WAT WORDT GEVRAAGD
Zet alles vanaf de regel met "Among these items" tot en met het einde van het materiaal om in een genummerde lijst, zonder lege regels.

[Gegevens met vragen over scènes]
--------------------------------------------------

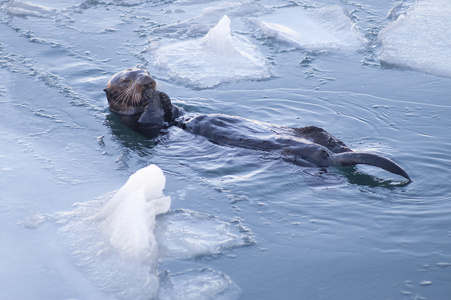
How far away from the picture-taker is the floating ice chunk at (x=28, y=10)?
8.53 metres

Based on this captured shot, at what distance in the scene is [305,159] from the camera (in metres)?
4.56

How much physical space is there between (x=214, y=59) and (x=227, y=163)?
2487mm

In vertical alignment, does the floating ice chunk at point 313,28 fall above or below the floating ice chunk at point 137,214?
above

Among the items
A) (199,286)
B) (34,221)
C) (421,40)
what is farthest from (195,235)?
(421,40)

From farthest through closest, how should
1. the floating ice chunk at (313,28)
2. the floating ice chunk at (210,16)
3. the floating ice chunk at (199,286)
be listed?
the floating ice chunk at (210,16), the floating ice chunk at (313,28), the floating ice chunk at (199,286)

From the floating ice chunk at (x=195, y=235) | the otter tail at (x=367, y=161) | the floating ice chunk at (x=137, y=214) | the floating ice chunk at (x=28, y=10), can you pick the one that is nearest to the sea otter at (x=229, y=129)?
the otter tail at (x=367, y=161)

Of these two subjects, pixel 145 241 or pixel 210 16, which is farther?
pixel 210 16

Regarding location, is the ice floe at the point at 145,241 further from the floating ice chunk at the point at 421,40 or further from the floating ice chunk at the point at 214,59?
the floating ice chunk at the point at 421,40

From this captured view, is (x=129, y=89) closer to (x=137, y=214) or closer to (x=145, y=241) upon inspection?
(x=137, y=214)

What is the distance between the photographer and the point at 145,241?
3531 mm

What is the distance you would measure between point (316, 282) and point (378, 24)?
531cm

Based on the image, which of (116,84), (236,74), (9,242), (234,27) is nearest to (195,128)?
(116,84)

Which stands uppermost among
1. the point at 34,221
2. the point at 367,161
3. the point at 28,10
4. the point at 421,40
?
the point at 421,40

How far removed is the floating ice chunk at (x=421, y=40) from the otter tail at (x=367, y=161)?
270 cm
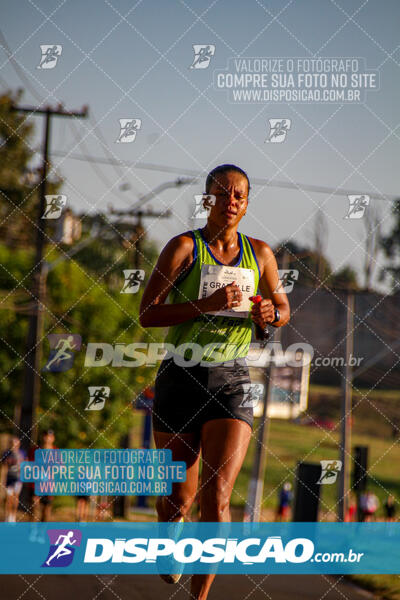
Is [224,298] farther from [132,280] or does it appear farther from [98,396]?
[98,396]

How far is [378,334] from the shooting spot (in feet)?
40.3

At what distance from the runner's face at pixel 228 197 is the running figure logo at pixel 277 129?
54.4 inches

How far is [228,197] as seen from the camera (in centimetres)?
376

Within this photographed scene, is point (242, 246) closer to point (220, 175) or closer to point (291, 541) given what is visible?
point (220, 175)

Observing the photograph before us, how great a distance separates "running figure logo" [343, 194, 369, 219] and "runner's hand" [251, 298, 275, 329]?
184 cm

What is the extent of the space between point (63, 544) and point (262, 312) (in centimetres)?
207

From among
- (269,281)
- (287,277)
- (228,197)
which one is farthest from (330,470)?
(228,197)

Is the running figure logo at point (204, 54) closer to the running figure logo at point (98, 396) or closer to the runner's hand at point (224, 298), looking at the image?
the runner's hand at point (224, 298)

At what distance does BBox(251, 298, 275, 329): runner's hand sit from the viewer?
363 centimetres

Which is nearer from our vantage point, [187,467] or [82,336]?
[187,467]

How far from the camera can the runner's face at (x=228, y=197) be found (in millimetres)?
3756

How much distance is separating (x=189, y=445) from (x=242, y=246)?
94cm

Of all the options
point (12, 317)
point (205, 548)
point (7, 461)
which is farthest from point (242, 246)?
point (12, 317)

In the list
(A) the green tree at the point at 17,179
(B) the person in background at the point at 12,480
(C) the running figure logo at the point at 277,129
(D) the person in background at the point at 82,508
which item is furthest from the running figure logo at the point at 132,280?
(B) the person in background at the point at 12,480
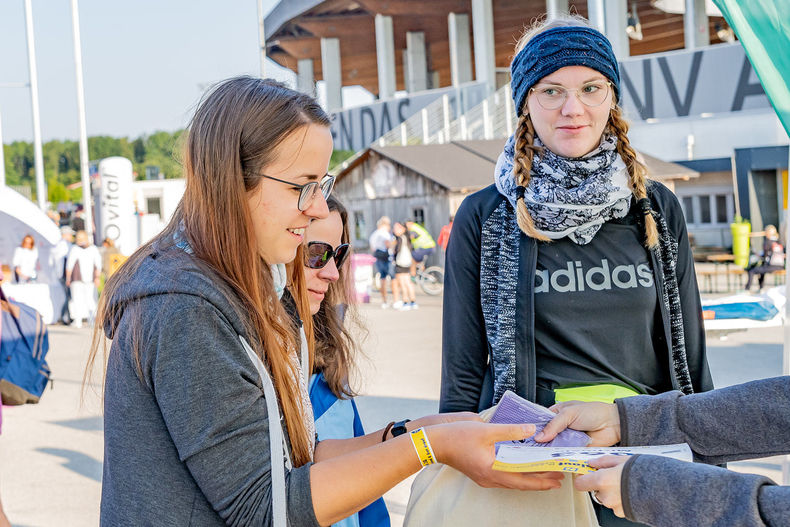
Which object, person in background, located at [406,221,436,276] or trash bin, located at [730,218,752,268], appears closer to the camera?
person in background, located at [406,221,436,276]

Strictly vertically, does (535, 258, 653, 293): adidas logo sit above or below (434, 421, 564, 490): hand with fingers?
above

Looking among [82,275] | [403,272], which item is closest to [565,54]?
[403,272]

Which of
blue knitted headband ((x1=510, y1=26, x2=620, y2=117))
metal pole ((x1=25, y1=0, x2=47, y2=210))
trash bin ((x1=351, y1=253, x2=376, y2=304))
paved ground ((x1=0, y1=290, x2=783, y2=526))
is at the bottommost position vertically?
paved ground ((x1=0, y1=290, x2=783, y2=526))

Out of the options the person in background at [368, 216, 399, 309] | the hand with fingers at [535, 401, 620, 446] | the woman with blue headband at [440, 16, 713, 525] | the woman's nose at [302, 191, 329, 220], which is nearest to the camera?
the woman's nose at [302, 191, 329, 220]

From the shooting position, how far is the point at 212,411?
166 centimetres

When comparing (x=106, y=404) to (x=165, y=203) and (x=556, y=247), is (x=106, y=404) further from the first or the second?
(x=165, y=203)

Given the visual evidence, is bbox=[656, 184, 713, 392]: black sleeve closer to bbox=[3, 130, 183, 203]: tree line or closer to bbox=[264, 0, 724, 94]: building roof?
bbox=[264, 0, 724, 94]: building roof

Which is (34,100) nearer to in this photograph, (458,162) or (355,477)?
(458,162)

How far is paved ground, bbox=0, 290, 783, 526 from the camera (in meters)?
5.96

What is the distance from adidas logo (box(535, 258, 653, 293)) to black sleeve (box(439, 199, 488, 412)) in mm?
230

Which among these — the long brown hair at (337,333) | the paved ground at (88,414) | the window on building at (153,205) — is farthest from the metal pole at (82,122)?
the long brown hair at (337,333)

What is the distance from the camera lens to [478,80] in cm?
3145

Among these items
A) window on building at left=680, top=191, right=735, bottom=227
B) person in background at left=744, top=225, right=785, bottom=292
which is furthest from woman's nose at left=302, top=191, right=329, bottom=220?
window on building at left=680, top=191, right=735, bottom=227

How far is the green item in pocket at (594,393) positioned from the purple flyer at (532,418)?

--------------------------------------------------

EINDRESULTAAT
1. Among these items
2. A) window on building at left=680, top=191, right=735, bottom=227
3. B) person in background at left=744, top=225, right=785, bottom=292
4. which is furthest from woman's nose at left=302, top=191, right=329, bottom=220?
5. window on building at left=680, top=191, right=735, bottom=227
6. How far is the green item in pocket at (594,393) positioned from the purple flyer at (532,418)?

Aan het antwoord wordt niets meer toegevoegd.